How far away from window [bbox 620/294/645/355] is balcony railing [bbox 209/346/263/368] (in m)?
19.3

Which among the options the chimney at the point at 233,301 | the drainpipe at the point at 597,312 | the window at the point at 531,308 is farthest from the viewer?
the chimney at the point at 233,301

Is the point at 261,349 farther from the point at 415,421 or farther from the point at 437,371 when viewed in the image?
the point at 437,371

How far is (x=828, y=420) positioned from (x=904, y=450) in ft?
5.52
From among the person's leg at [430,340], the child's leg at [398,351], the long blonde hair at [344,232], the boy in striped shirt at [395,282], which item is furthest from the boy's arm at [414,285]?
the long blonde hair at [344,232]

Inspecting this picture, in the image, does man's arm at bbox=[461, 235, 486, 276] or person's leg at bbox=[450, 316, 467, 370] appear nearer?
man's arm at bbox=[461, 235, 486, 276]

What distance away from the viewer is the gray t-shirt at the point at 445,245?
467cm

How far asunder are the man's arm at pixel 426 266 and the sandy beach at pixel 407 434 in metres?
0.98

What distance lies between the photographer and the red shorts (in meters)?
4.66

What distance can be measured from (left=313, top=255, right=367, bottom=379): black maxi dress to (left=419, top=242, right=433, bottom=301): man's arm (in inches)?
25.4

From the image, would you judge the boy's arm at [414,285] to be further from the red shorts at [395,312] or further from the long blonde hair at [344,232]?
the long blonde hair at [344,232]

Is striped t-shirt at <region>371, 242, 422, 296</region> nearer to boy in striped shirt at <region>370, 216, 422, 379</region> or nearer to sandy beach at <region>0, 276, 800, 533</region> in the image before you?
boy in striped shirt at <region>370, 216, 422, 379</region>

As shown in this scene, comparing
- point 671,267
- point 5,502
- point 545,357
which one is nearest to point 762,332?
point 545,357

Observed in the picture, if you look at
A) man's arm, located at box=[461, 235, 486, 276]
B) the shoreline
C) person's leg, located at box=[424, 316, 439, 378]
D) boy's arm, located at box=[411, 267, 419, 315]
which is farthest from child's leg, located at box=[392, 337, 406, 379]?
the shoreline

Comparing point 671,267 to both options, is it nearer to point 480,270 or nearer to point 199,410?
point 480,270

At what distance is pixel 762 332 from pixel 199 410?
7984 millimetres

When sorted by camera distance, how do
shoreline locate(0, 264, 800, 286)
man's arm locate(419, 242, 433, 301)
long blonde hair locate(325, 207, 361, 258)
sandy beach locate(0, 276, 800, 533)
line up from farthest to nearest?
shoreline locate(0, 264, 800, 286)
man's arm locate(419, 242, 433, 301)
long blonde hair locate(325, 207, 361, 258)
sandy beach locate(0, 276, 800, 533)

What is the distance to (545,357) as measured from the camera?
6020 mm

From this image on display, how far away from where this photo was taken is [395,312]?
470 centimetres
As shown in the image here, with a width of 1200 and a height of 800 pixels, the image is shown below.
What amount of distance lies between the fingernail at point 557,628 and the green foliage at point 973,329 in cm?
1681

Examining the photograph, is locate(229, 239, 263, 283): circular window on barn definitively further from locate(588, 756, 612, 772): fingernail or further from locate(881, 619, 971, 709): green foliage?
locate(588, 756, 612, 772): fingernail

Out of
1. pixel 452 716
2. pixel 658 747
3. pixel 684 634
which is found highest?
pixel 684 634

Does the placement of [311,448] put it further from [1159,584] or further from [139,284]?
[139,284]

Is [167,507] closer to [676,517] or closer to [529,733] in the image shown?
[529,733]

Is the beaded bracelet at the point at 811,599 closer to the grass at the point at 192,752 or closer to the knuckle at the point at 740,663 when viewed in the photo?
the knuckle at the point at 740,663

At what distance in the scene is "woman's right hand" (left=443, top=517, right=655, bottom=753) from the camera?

**EXERCISE REQUIREMENTS:**
Reproduce each entry above exactly, keeping every word.

**COMPLETE ANSWER:**
How far away from window [bbox 620/294/645/355] is balcony railing [bbox 209/346/263/368] (in m)?
19.3

Which among the options the chimney at the point at 233,301 | the drainpipe at the point at 597,312 | the window at the point at 531,308 is farthest from the viewer?
the chimney at the point at 233,301

Is the point at 261,349 farther from the point at 415,421 or farther from the point at 437,371 when viewed in the image?
the point at 437,371

How far is (x=828, y=420) positioned from (x=904, y=450) in ft?
5.52
From among the person's leg at [430,340], the child's leg at [398,351], the long blonde hair at [344,232], the boy in striped shirt at [395,282], which item is furthest from the boy's arm at [414,285]?
the long blonde hair at [344,232]

Inspecting this picture, in the image, does man's arm at bbox=[461, 235, 486, 276] or person's leg at bbox=[450, 316, 467, 370] appear nearer?
man's arm at bbox=[461, 235, 486, 276]

What distance away from the viewer is the gray t-shirt at the point at 445,245?
467cm

How far asunder are the man's arm at pixel 426 266 and the sandy beach at pixel 407 434 in metres?
0.98

What distance lies between the photographer and the red shorts (in meters)?
4.66

What distance can be measured from (left=313, top=255, right=367, bottom=379): black maxi dress to (left=419, top=242, right=433, bottom=301): man's arm (in inches)?
25.4

From the image, would you judge the boy's arm at [414,285] to be further from the red shorts at [395,312] or further from the long blonde hair at [344,232]?
the long blonde hair at [344,232]

Is striped t-shirt at <region>371, 242, 422, 296</region> nearer to boy in striped shirt at <region>370, 216, 422, 379</region> or nearer to sandy beach at <region>0, 276, 800, 533</region> in the image before you?
boy in striped shirt at <region>370, 216, 422, 379</region>

As shown in this scene, comparing
- point 671,267
- point 5,502
- point 545,357
which one is nearest to point 762,332?
point 545,357

Observed in the picture, if you look at
A) man's arm, located at box=[461, 235, 486, 276]
B) the shoreline
C) person's leg, located at box=[424, 316, 439, 378]
D) boy's arm, located at box=[411, 267, 419, 315]
which is farthest from child's leg, located at box=[392, 337, 406, 379]?
the shoreline

Comparing point 671,267 to both options, is it nearer to point 480,270 or nearer to point 199,410?
point 480,270

At what distance is pixel 762 332 from pixel 199 410?
7984 millimetres

When sorted by camera distance, how do
shoreline locate(0, 264, 800, 286)
man's arm locate(419, 242, 433, 301)
long blonde hair locate(325, 207, 361, 258)
sandy beach locate(0, 276, 800, 533)
line up from farthest to nearest?
shoreline locate(0, 264, 800, 286)
man's arm locate(419, 242, 433, 301)
long blonde hair locate(325, 207, 361, 258)
sandy beach locate(0, 276, 800, 533)

What is the distance to (545,357) as measured from the camera?
6020 mm

From this image on display, how far away from where this photo was taken is [395,312]?
470 centimetres
As shown in the image here, with a width of 1200 and a height of 800 pixels, the image is shown below.
What amount of distance lies between the fingernail at point 557,628 and the green foliage at point 973,329 in cm?
1681

Examining the photograph, is locate(229, 239, 263, 283): circular window on barn definitively further from locate(588, 756, 612, 772): fingernail or further from locate(881, 619, 971, 709): green foliage?
locate(588, 756, 612, 772): fingernail

Out of
1. pixel 452 716
2. pixel 658 747
3. pixel 684 634
which is found highest?
pixel 684 634

Does the placement of [311,448] put it further from [1159,584] or further from [139,284]?
[139,284]

Is [167,507] closer to [676,517] or closer to [529,733] in the image shown?
[529,733]

Is the beaded bracelet at the point at 811,599 closer to the grass at the point at 192,752 or closer to the knuckle at the point at 740,663 when viewed in the photo?
the knuckle at the point at 740,663

At what distance in the scene is "woman's right hand" (left=443, top=517, right=655, bottom=753) from the camera?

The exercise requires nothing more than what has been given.